先日、
「イグさん、組織の運営について
相談があるんですけれど。。。。」
と、友人から連絡があったのね。
え?組織運営?
そりゃ、たしかに以前は「組織」と呼べるチームの
運営とかもしていたけれど、
何も、今の私に相談しなくてもいいんじゃない?
、、、とも思ったんだけれど、
相手が私を指名してくれたんだから、
そこは誠意をもって応えたい。
ってなわけで。
相談者さんは、十数名程度のチームのリーダーで、
これから長期間にわたるイベントを盛り上げようと
がんばっている人だ。
相談者さんとしては、
「よーっし!
イベントに来てくれた人に楽しんでもらうために
いっちょ、やったるぞー!!」
と気合いが入っている状態なんだけれど、
チームのメンバーには、そうとうの温度差があるみたいだった。
相談者さんと同じように
「よーしっ!
がんばるぞー!」
という人も、中にはいるんだけれど、そうではなくて、
「私は、仕事の合間にちょっと
自分が楽しめればいいなー、って思って」
という人もいれば
「とにかく、イベントであがる売上げをもらって、
なるべく自分は楽したいんです」
と公言する人まで、さまざまな状態らしい。

───

課題:
(a) 本文の「イベントに来てくれた人に楽しんでもらうために」から「と公言する人まで、さまざまな状態らしい。」までを、「温度差」を「意識の差」に置き換えて書き直してください。
(b) 本文に基づいて、次の問いに答えてください。
(i) 相談者さんは何名程度のチームのリーダーですか。
(ii) 相談者さんが盛り上げようとしているのはどのようなイベントですか。
(iii) 楽をしたいと公言する人は、何をもらいたいと言っていますか。
本文だけを手がかりにしてください。

エントリ一覧:
───

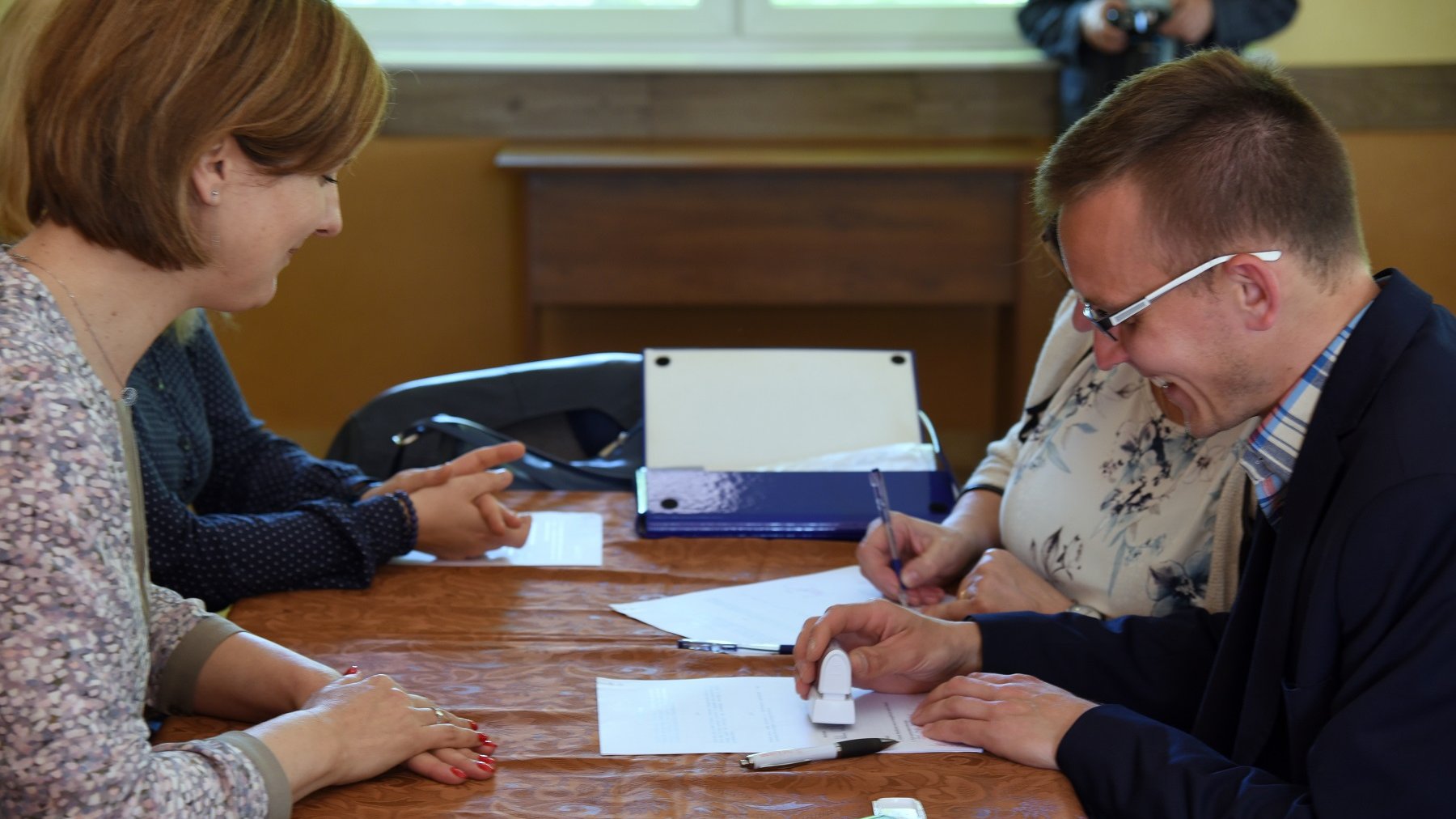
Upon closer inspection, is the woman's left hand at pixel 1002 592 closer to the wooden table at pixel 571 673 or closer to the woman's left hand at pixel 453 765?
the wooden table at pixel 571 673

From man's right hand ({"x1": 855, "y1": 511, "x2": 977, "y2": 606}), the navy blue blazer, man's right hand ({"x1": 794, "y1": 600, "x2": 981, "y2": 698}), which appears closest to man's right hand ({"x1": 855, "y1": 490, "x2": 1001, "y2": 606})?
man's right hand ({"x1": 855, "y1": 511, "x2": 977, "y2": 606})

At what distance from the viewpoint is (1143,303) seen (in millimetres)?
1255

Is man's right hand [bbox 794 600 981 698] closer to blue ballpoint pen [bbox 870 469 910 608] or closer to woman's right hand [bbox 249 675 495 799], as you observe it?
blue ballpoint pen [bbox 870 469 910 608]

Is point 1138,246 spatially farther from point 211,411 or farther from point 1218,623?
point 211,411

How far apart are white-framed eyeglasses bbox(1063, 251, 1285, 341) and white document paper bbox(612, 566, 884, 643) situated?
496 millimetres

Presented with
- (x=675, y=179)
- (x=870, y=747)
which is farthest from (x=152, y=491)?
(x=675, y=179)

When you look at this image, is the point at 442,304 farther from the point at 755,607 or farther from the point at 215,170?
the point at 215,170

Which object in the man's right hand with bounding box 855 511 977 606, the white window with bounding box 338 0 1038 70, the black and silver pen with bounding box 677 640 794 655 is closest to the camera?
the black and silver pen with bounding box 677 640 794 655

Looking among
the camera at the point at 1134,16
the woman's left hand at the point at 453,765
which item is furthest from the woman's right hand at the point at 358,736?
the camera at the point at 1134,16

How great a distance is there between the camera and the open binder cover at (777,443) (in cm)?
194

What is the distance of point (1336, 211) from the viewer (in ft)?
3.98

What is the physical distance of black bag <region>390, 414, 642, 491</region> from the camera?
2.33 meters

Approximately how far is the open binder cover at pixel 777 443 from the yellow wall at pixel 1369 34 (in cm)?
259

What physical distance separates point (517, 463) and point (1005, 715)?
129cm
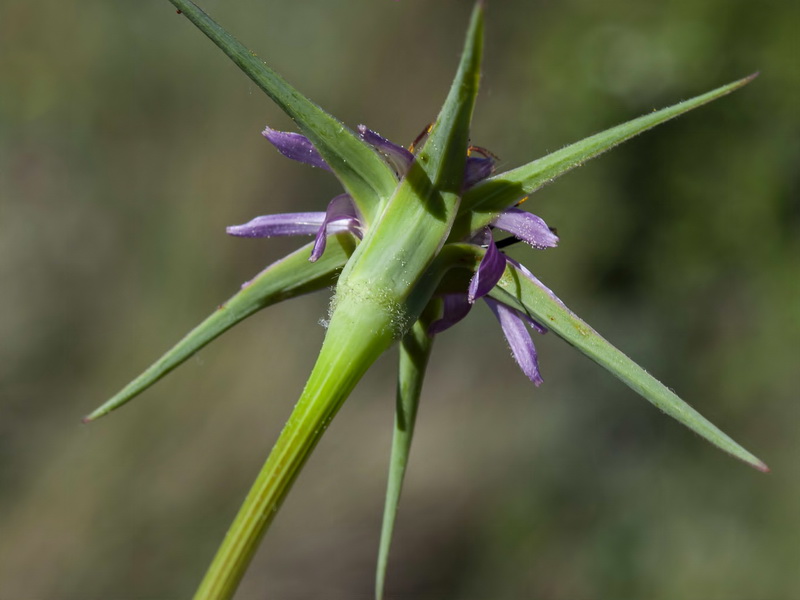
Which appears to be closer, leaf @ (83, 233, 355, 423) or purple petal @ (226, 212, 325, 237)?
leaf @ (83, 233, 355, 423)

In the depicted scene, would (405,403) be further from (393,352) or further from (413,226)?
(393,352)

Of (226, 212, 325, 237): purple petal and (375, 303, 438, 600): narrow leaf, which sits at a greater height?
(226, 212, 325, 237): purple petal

───

回答:
(a)
イベントに来てくれた人に楽しんでもらうために
いっちょ、やったるぞー!!」
と気合いが入っている状態なんだけれど、
チームのメンバーには、そうとうの意識の差があるみたいだった。
相談者さんと同じように
「よーしっ!
がんばるぞー!」
という人も、中にはいるんだけれど、そうではなくて、
「私は、仕事の合間にちょっと
自分が楽しめればいいなー、って思って」
という人もいれば
「とにかく、イベントであがる売上げをもらって、
なるべく自分は楽したいんです」
と公言する人まで、さまざまな状態らしい。

(b)
(i) 十数名程度です。
(ii) 長期間にわたるイベントです。
(iii) イベントであがる売上げです。